これは今夜がはじめてのことらしい。「こっちで食べなよ」という男を女は「うん。いい。ここで」と明るく拒絶する。ロールキャベツにケチャップはつかないのか、と尋ねる男に「切れてるの。コンビニで買ってこようか?」と明るく応じて距離を置く。
 男は機嫌をとるようにしきりに思い出話をしかける。女の入試の日のこと、ファミレスで一番安いラザニアを何皿も食べたこと、紙ナプキンに女が描いた似顔絵、二人で一晩中話した他愛なく幸せだった日のこと…白々とした時間が流れる。
 女の態度は終始変わらず、はっきりした声で明るく受け答えする。

 この、修復は無理だろう感のリアルさが凄い。
 表面的には決して深刻ぶらず、あっけらかんと明るく空虚、というのはいかにも現代的な終末の風景だ。恋愛の終わりでも世界の終わりでもそれは同じらしい。

 もう絶対無理、と望みを失って明るく元気よく振る舞う女と、事ここに至って初めて何とかしようといまさららしく空回りする男。
 男が食べ終わった食器を洗うために台所に入る許可を求めると、「だめ。そこに置いといて」と決して厨房に立ち入らせない女は、コンビニに行って買ってきたケーキで少し早い君の誕生日を祝おうと男が誘うリビングには、足を踏み入れない。

 男が台所の床に置いていった食器を取り上げると、残っていた汁が零れて服が汚れる。吐き気がするような絶望的な苛立たしさ。女は濡れた服を脱いでゴミ箱に投げ込む。

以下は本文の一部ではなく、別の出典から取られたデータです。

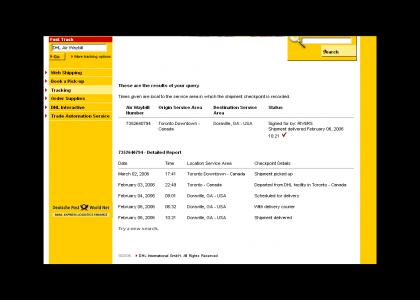 DHL - When it absolutely, positively has to be there last month!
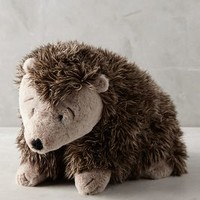Fuzzy Hedgehog Stuffed Animal by Anthropologie in Taupe Size: One Size House & Home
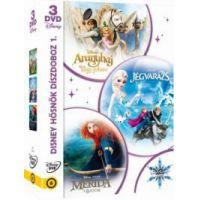 Disney hősnők díszdoboz 2. (Disney varázslatos karácsonya-sorozat) (3 DVD)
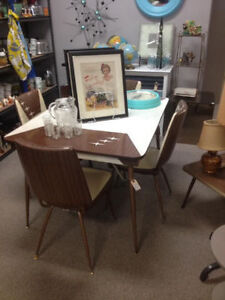 Retro mid century table and 4 chairs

 キッチンドライバーとなのる一行の存在をそれほどの抵抗なく受け入れたのは、彼女の絶望ゆえだろう。
 いろんな家の台所を巡り歩いて生きているという彼らの装いと振る舞いはいかにもアンダーグラウンド。猥雑に美しい。明るい不条理。
 その一夜限りのパーティを、彼女は楽しいと思う。

 台所でのパーティの最中、隣の部屋にいる男は、携帯電話で食事と結婚を申し込む。女は食事の約束を受ける。宴果てた後、片づけをしながら女は食事の予定について話しかける。その時男は隣の部屋のテーブルで眠っている。この二人はもう向き合って話すことはないのだろう。語りながら女は姿を消す。
 目が覚めた男は家中を探して、ただ、自分が一人だということを確認する。
 残り物のロールキャベツを食べながら、ふと立ち上がり、玄関から出て行く。たぶん足りないケチャップを買いに行ったのだろう。

 わたしが見た日のゲストはあふりらんぼのピカチュウ(といっても音楽方面にうといわたしは知りませんでしたが)。フライパンや鍋をドラムに見立てての演奏はさすがプロの技。自分も楽器も動きながらみごとに叩きあげる。